Lesetja Kganyago. Picture: BUSINESS DAY
Lesetja Kganyago. Picture: BUSINESS DAY

YOU know you’re in economic trouble when you start quibbling about variations on close-to-zero growth.

So, when the Reserve Bank raises its 2016 growth forecast from zero to 0.4% it shouldn’t be that much cause for celebration. At this level, SA is still going backwards at a rapid rate. Given that population growth is about 1.7%, we are all, on average, getting poorer.

At least the Bank’s forecasts, disclosed in Thursday’s statement by the monetary policy committee, are a little happier, with forecasts for the next two years also increased, albeit only by a marginal 0.1 percentage point.

Its inflation forecasts are looking a little better, too, with inflation now expected to peak at a "notably" lower level, in the words of governor Lesetja Kganyago — 6.7% later in 2016 compared with 7.1% previously — and to make an earlier sustained return to inside the target range.

The August figure of 5.9% was temporary, with inflation expected to climb again later in 2016 as food price inflation reaches a new peak. But the stronger rand has been helping, as has the fuel price, and with the rains expected soon, the outlook has improved.

It’s always a challenge to decipher exactly what the committee means when it makes carefully considered comments along the lines of "we may be close to the end of the tightening cycle, if current factors remain in place".

But the bottom line seems to be that if everything carries on looking as it does now, the "pause" the committee has been talking about lately could last a long time, without need for further interest rate hikes.

SA’s growth problem is deeply structural rather than cyclical and interest rates aren’t likely to make much difference one way or the other to our growth prospects, but if the committee finds itself in a position to keep them on hold rather than hiking them, that should be mildly good for growth and for confidence.

Of course, that could very easily be derailed by a ratings downgrade or another round of political insanity that causes the rand to tank. The moderating outlook could be derailed, too, by global factors or local weather conditions.

No wonder the Bank chooses its words cautiously and keeps the door open to further hikes. No wonder that it was at pains on Thursday to make it clear that no one should expect a cut in interest rates anytime soon.

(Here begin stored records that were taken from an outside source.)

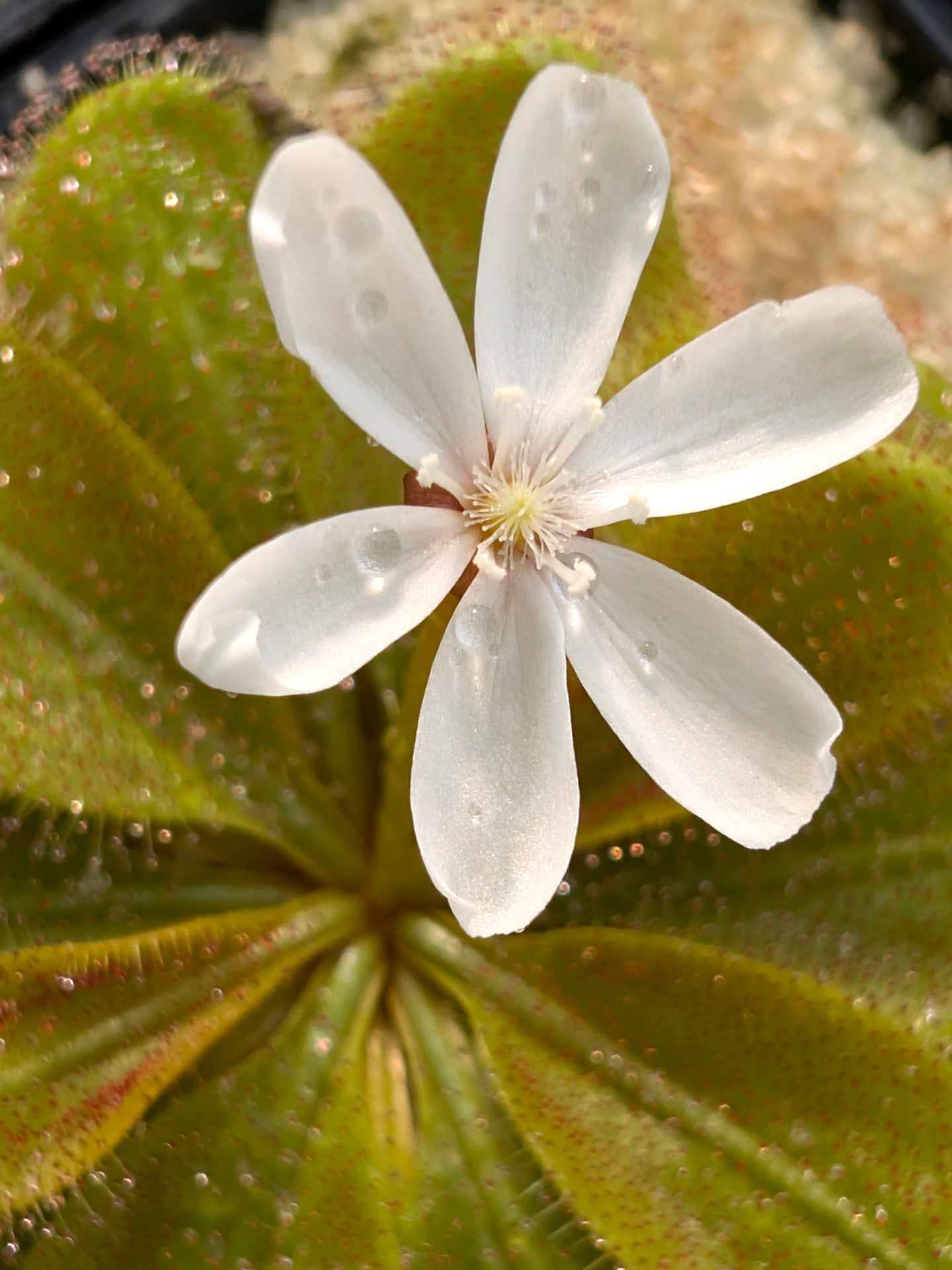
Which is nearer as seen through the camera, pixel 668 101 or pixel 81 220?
pixel 81 220

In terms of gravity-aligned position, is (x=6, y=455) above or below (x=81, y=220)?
below

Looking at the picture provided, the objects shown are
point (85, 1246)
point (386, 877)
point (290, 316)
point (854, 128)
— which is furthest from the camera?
point (854, 128)

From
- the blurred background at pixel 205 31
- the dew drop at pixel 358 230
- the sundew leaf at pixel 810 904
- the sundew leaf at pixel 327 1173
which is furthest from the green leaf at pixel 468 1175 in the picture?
the blurred background at pixel 205 31

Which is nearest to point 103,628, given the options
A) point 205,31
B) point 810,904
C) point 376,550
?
point 376,550

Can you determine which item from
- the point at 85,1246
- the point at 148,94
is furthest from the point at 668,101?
the point at 85,1246

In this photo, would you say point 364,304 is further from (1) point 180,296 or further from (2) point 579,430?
(1) point 180,296

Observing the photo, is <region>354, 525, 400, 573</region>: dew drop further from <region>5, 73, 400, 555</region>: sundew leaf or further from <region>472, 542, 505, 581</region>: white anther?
<region>5, 73, 400, 555</region>: sundew leaf

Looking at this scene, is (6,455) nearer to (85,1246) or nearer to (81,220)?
(81,220)

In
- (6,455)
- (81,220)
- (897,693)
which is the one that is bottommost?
(897,693)

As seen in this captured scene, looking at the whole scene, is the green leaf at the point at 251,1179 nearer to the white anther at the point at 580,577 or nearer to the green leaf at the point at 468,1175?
the green leaf at the point at 468,1175
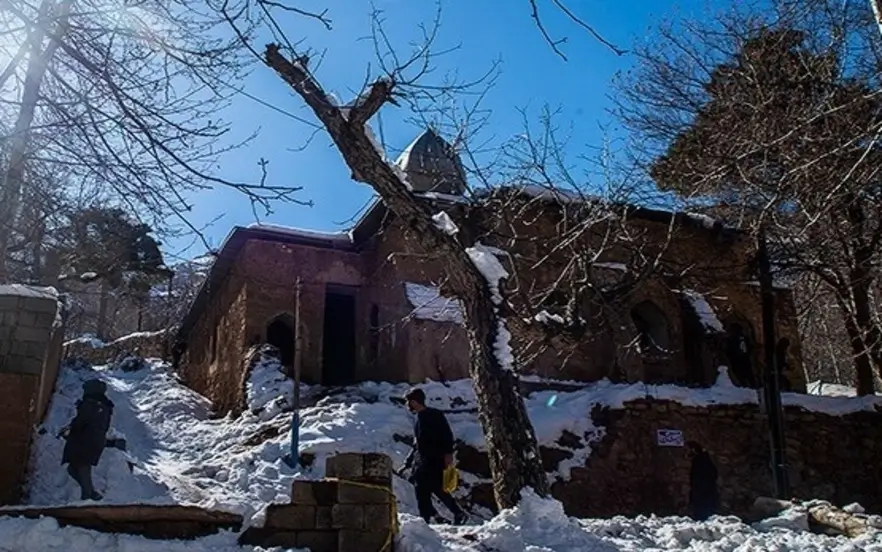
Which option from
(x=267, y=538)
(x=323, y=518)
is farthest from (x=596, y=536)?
(x=267, y=538)

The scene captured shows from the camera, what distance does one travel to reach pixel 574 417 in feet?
41.9

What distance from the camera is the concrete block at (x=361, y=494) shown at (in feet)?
15.7

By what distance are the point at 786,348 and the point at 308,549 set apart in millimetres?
15679

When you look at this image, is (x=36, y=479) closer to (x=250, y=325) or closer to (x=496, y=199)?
(x=496, y=199)

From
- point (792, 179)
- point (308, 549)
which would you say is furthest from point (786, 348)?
point (308, 549)

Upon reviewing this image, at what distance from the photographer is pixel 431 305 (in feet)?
45.9

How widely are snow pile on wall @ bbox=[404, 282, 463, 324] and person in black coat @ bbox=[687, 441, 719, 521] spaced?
4575 millimetres

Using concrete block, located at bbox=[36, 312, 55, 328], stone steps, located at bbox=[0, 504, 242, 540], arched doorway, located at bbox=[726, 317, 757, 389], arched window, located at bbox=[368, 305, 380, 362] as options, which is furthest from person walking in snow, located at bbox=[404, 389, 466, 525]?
arched doorway, located at bbox=[726, 317, 757, 389]

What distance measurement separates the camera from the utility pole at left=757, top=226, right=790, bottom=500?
36.2ft

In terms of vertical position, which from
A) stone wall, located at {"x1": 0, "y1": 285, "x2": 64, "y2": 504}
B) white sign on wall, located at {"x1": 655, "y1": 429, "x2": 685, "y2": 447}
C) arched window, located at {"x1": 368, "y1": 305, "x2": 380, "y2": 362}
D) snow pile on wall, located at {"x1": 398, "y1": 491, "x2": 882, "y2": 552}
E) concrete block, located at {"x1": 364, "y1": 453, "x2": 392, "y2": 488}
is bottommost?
snow pile on wall, located at {"x1": 398, "y1": 491, "x2": 882, "y2": 552}

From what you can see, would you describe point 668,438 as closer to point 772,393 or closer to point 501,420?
point 772,393

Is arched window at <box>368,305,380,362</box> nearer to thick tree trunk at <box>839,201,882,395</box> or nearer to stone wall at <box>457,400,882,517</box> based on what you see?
stone wall at <box>457,400,882,517</box>

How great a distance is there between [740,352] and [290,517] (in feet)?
47.2

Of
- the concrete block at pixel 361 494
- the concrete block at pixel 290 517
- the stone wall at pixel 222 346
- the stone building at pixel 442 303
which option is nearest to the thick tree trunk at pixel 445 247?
the concrete block at pixel 361 494
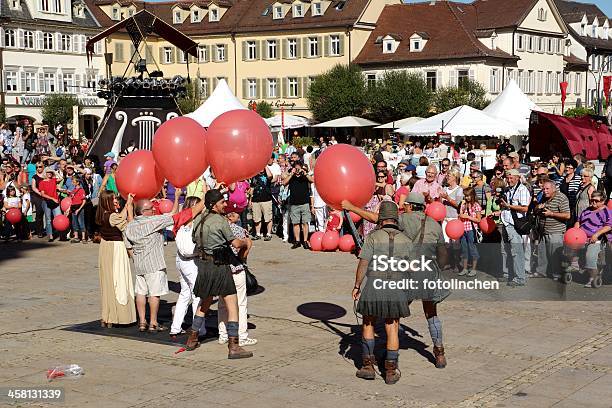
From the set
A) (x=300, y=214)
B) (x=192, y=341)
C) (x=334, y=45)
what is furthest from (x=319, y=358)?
(x=334, y=45)

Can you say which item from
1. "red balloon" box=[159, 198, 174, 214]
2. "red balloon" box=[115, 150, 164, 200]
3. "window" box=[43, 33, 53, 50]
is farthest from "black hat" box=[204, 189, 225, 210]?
"window" box=[43, 33, 53, 50]

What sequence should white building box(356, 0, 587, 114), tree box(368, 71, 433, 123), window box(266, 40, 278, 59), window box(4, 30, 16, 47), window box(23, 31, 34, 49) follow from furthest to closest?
window box(266, 40, 278, 59), window box(23, 31, 34, 49), white building box(356, 0, 587, 114), window box(4, 30, 16, 47), tree box(368, 71, 433, 123)

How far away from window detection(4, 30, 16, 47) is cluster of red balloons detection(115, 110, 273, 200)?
53.7 meters

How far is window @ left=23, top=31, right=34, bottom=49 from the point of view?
61.7 metres

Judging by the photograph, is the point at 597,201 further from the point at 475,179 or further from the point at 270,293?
the point at 270,293

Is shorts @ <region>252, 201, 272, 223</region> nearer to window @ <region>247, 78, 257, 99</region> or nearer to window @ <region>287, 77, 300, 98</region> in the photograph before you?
window @ <region>287, 77, 300, 98</region>

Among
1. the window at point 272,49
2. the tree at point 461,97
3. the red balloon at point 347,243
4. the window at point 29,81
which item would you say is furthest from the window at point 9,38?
the red balloon at point 347,243

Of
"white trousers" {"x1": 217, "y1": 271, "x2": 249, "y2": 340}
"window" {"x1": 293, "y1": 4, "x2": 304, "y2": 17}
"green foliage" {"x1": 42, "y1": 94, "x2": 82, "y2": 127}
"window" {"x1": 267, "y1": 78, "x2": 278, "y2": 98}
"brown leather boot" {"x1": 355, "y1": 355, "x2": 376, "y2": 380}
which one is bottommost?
"brown leather boot" {"x1": 355, "y1": 355, "x2": 376, "y2": 380}

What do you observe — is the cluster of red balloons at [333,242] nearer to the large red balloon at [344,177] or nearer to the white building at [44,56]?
the large red balloon at [344,177]

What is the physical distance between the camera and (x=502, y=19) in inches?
2569

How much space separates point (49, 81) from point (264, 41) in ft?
49.4

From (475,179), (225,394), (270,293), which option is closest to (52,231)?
(270,293)

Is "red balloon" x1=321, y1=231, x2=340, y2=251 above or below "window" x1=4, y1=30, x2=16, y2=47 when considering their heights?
below

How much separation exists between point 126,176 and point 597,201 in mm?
6870
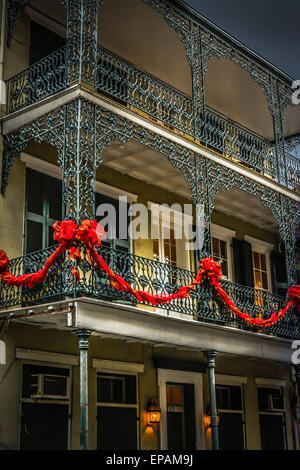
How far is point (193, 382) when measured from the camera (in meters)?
12.7

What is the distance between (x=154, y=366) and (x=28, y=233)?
→ 3610 mm

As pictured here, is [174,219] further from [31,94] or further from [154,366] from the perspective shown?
[31,94]

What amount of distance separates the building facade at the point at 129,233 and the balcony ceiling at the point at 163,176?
0.05 metres

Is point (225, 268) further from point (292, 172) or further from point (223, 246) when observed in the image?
point (292, 172)

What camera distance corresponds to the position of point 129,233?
11.9m

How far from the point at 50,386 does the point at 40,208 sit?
2885mm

That was the meaning of: "The bar for monetary accommodation … remains high."

Explaining this, the committee said it "would need to see a more significant and sustained decline of the inflation trajectory to within the target range", if it was to turn to a more "accommodatory" stance.

That may be hard to swallow, but it is entirely appropriate. SA’s economy doesn’t just have structurally low growth but also structurally high inflation. That reflects rigid wage bargaining, which doesn’t respond to unemployment trends or the economic cycle, as well as rigid product markets and regulatory environments that tend to deter robust competition or dynamic pricing.

And though SA’s inflation rates are much lower than they were before inflation targeting was introduced in the early 2000s, they have hardly ever fallen even close to the bottom of the 3%-6% target range and have generally been closer to the top. That’s partly because nobody expects 3% inflation — and the Bank frequently expresses concerns about inflation expectations being stuck near 6%, so wage-and price-setting tend to be based on that.

The economy’s low-growth woes will start to be tackled only when policymakers show some appetite to effect the reforms that have been suggested many times. Thorough reforms to the way SA’s economy operates are necessary if inflation is to fall to much lower levels and make space for lower interest rates.